Ce n'est point lui qui m'a averti de tout ce tissu d'iniquités et de bassesses; il a tout ignoré, et ses ennemis se sont cachés de lui. Les mêmes personnes très respectables qui m'ont donné avis de toutes ces horreurs, m'ont averti aussi qu'on imprimait à Lausanne un livre scandaleux, intitulé La guerre de Mr. de Voltaire, dans lequel on renouvelle l'affaire de Saurin et celle de Servet, et cent autres horreurs. On en a été instruit à Berne et très indigné. On a écrit à m. le baillif de Lausanne; il lui sera très aisé d'arrêter le cours de ces infamies qui peuvent troubler et déshonorer votre ville. Grasset est violemment soupçonné; mais il y a d'autres imprimeurs. Une visite chez eux, une défense de continuer, une saisie des exemplaires, ne sont pas chose difficile. Vous pourriez très aisément, mon cher ami, accélérer l'effet de la justice et des bontés de m. le baillif, en le pressant d'interposer son autorité, et d'agir vivement dans une affaire où il n'y a pas un moment à perdre; je vous aurais une obligation qui égalerait la tendre amitié que j'ai pour vous.
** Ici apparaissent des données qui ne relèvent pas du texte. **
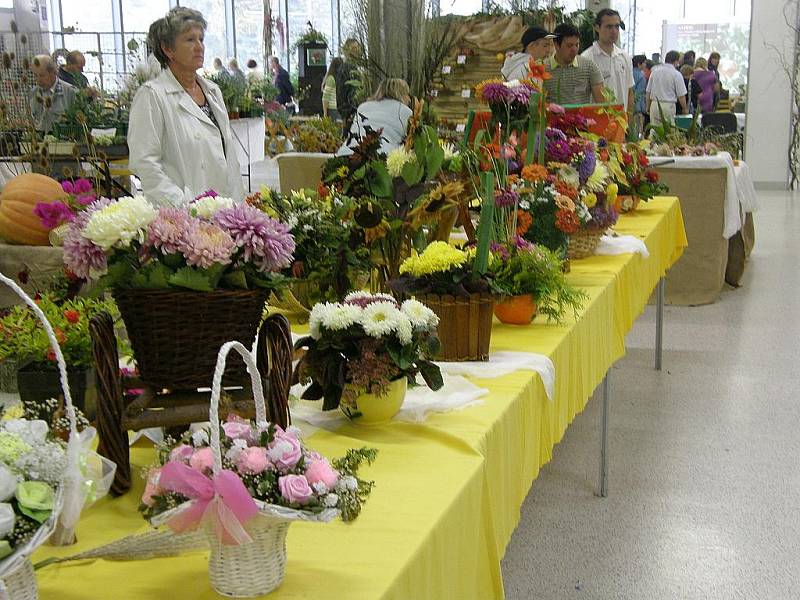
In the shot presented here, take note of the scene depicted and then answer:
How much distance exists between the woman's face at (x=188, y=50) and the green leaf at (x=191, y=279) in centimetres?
187

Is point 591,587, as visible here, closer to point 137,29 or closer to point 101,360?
point 101,360

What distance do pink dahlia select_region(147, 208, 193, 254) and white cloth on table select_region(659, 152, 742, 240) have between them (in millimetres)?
4854

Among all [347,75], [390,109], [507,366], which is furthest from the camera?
[347,75]

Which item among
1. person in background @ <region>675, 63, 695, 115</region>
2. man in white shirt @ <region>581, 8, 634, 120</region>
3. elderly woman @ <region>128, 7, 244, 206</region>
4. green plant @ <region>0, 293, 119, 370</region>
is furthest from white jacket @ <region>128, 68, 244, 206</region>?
person in background @ <region>675, 63, 695, 115</region>

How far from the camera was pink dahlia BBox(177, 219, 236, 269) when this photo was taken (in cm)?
139

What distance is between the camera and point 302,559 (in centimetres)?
125

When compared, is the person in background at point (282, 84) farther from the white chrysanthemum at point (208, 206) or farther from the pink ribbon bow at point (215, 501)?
the pink ribbon bow at point (215, 501)

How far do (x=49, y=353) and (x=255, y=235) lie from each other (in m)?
0.45

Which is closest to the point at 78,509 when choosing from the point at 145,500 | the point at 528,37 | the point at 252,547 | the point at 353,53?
the point at 145,500

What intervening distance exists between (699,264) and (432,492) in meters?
4.91

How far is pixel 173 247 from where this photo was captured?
1404 millimetres

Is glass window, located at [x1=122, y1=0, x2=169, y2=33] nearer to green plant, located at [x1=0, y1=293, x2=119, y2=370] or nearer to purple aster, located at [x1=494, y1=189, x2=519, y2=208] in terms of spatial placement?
purple aster, located at [x1=494, y1=189, x2=519, y2=208]

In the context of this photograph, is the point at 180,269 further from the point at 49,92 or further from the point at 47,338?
the point at 49,92

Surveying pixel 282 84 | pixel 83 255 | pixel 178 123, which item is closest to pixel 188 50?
pixel 178 123
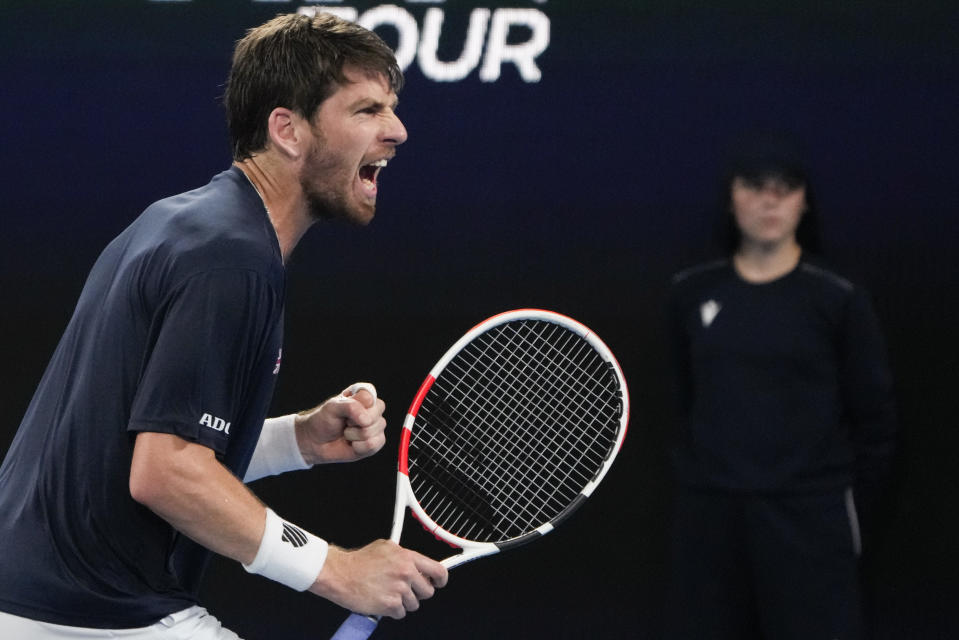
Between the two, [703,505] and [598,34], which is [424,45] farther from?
[703,505]

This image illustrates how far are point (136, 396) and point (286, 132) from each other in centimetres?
52

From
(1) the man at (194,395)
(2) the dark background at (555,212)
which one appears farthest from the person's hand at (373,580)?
(2) the dark background at (555,212)

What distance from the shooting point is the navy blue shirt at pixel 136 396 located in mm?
1835

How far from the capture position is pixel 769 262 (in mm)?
3352

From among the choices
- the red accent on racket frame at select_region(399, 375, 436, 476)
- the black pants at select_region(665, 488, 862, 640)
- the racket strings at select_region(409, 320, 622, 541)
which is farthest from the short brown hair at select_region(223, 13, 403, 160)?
the black pants at select_region(665, 488, 862, 640)

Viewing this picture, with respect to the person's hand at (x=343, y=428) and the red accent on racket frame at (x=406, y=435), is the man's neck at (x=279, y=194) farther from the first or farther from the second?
the red accent on racket frame at (x=406, y=435)

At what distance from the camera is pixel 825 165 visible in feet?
12.0

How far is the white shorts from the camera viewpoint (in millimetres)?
1958

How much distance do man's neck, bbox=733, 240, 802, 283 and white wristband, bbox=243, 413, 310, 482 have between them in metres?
1.33

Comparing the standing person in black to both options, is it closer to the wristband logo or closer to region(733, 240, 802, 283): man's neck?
region(733, 240, 802, 283): man's neck

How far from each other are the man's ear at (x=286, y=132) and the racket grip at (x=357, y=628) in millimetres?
702

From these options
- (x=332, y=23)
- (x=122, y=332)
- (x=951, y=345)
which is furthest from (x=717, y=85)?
(x=122, y=332)

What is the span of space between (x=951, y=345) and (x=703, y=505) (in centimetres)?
88

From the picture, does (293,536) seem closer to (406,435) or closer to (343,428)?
(343,428)
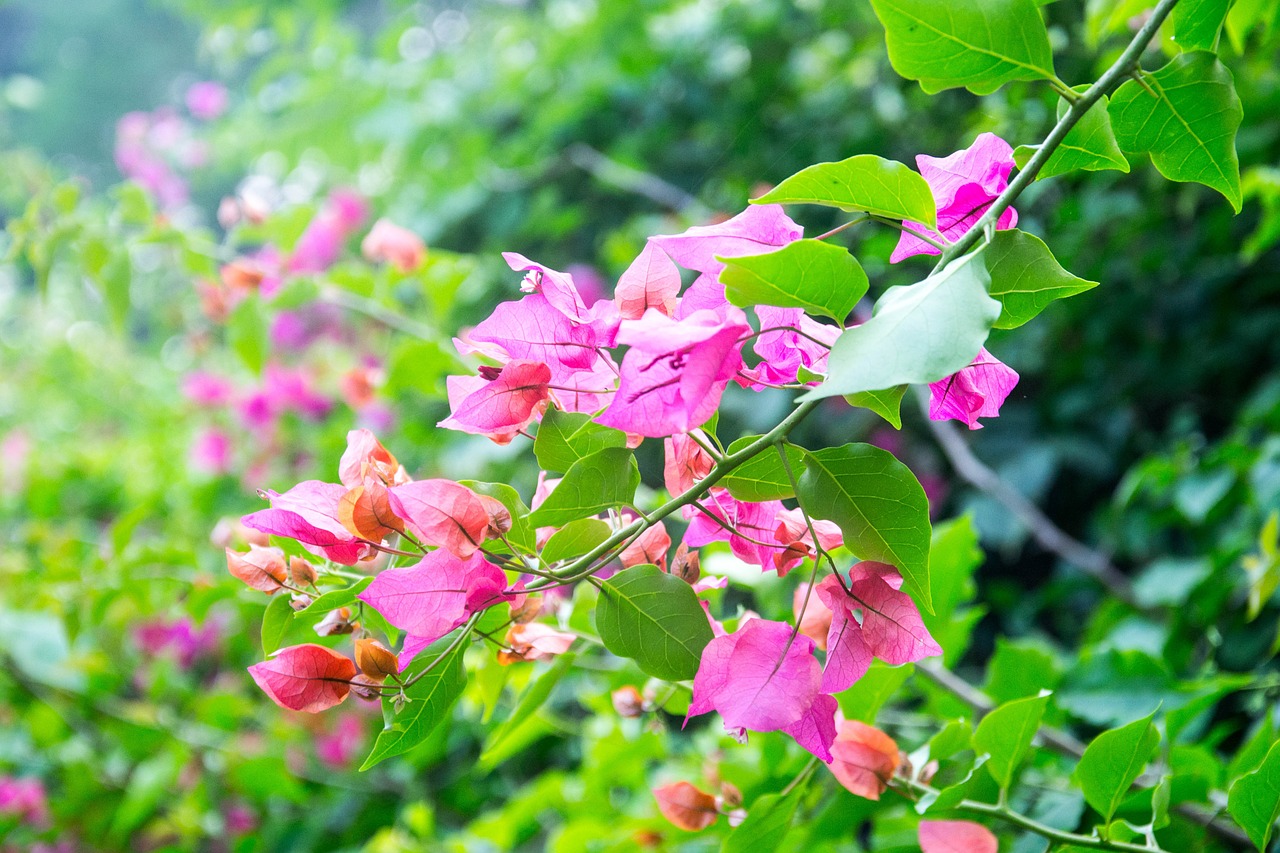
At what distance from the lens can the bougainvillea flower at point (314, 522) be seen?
300mm

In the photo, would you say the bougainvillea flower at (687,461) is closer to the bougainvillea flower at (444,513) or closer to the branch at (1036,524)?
the bougainvillea flower at (444,513)

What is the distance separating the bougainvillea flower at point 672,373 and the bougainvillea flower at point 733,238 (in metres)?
0.05

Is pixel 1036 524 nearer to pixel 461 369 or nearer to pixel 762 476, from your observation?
pixel 461 369

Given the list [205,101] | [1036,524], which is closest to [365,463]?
[1036,524]

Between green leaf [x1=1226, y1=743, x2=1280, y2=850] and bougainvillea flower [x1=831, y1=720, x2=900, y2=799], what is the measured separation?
133 millimetres

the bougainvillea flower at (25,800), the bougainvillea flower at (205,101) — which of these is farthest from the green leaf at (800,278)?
the bougainvillea flower at (205,101)

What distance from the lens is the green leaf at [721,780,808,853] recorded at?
40 centimetres

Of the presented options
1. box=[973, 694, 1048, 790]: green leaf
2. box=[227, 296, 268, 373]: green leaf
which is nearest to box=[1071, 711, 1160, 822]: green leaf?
box=[973, 694, 1048, 790]: green leaf

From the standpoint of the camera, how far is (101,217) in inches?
37.6

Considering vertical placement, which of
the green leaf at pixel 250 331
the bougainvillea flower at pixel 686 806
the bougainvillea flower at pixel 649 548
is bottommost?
the bougainvillea flower at pixel 686 806

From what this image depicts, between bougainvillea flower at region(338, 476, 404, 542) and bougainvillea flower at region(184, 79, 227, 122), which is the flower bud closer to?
bougainvillea flower at region(338, 476, 404, 542)

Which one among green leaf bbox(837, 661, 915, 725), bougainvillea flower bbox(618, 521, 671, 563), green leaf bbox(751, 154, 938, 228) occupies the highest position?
green leaf bbox(751, 154, 938, 228)

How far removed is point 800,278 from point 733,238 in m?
0.06

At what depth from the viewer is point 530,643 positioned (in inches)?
14.9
Je vous demande instamment de m'instruire de tout ce qui se sera passé et de n'en parler à personne.

Je vous donne avis que mad. Denis ne sait rien de tout cela, et que je n'en ai écrit à âme qui vive à Lausanne excepté à mr de Tscharner.

Mille tendres respects à mad. votre femme. Je vous embrasse tendrement.